改訂新版 世界大百科事典 「ホイサラ朝」の意味・わかりやすい解説
ホイサラ朝 (ホイサラちょう)
Hoysaḷa
南インド諸王国分立時代に約250年間マイソール地方に勢力を誇った王朝。1106-1342年。その出自は本来マイソール地方のガンガバーディGangavādi北西部の山岳地帯を拠点とする支配者であり,山賊行為を経済の基盤としていたといわれる。チャールキヤ,チョーラ両朝の対立に乗じて平原部へと進出し,チャールキヤ王国の封臣として台頭する。
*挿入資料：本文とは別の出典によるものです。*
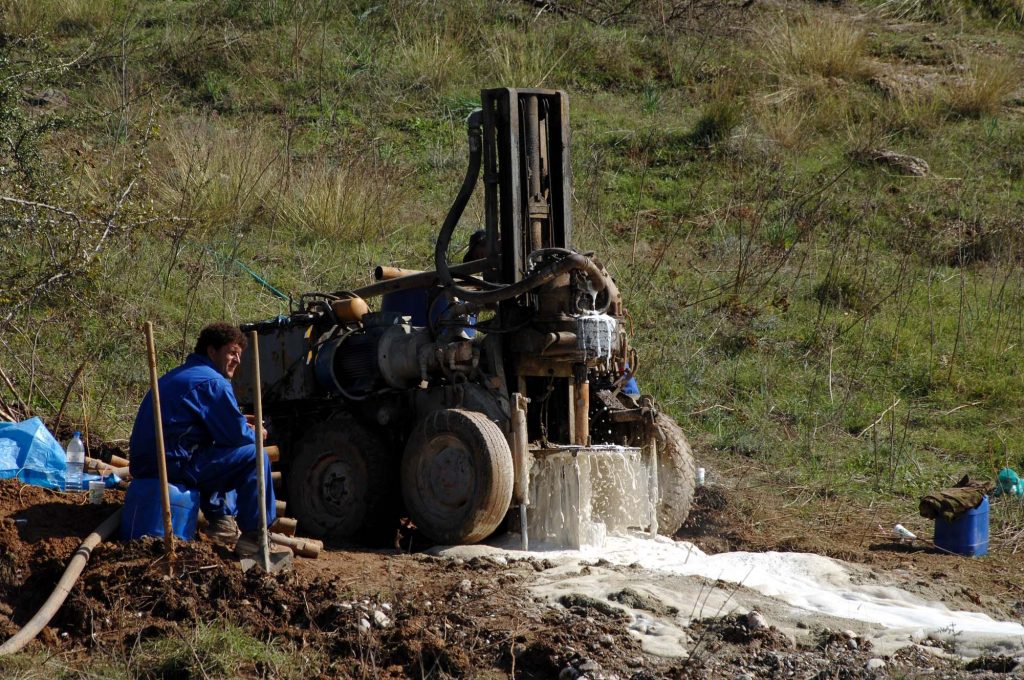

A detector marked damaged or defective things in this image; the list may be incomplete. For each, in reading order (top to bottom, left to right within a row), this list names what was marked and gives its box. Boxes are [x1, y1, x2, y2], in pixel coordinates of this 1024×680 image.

ホイサラ王朝を実質的に創始したのは1106年に即位したビッティガBiṭṭigaであり,首都をドーラサムドラDvārasamudra(現,マイソール近くのハレービード)に置き,自らビシュヌバルダーナと称した。ジャイナ教徒であった王をヒンドゥー教のビシュヌ派に改宗させたのは同派の哲学者ラーマーヌジャであったとされている。王国はバッラーラ2世Ballala Ⅱ(在位1173-1220)の時代に強化され,チャールキヤ,ヤーダバ両国を破って独立し,さらにチョーラ朝と同盟してパーンディヤ朝に対抗し,タミル地方支配への足がかりを築いた。しかし,1310年ハルジー朝のマリク・カーフールに敗れて以来衰退の道をたどり,ついに新興王国ビジャヤナガルに打ち破られた。同王朝の時代にはホイサラ寺院とよばれる,北インドの様式とも伝統的なドラビダ様式とも異なる独自の建築様式を生み出した。
執筆者:重松 伸司
美術
この王朝はヒンドゥー教寺院建築のうち中間型と呼ばれる形態を発展させた。その基本形は,列柱のある前殿とそのまわりの三つあるいはそれ以上の本殿からなり,本殿のプランは凹凸の多い星形である。建物の高さは比較的低く,外壁は水平の層が目だち,こみいった彫刻や複雑な格子窓で壁面がにぎやかに飾られ,太くずんぐりとした丸柱は回転させて削った形跡がある。目の細かい石に刻まれた彫刻は,象牙や白檀の彫刻を思わせるような工芸的な感じが強く,やや小ぶとりの肢体は硬く動きに乏しい。代表的な遺構は,ベルールのチェンナ・ケーシャバ寺(1117ころ),ハレービード(古名ドーラサムドラ)のホイサレーシュバラ寺(12世紀中期),ソームナートプルのケーシャバ寺(1268)などである。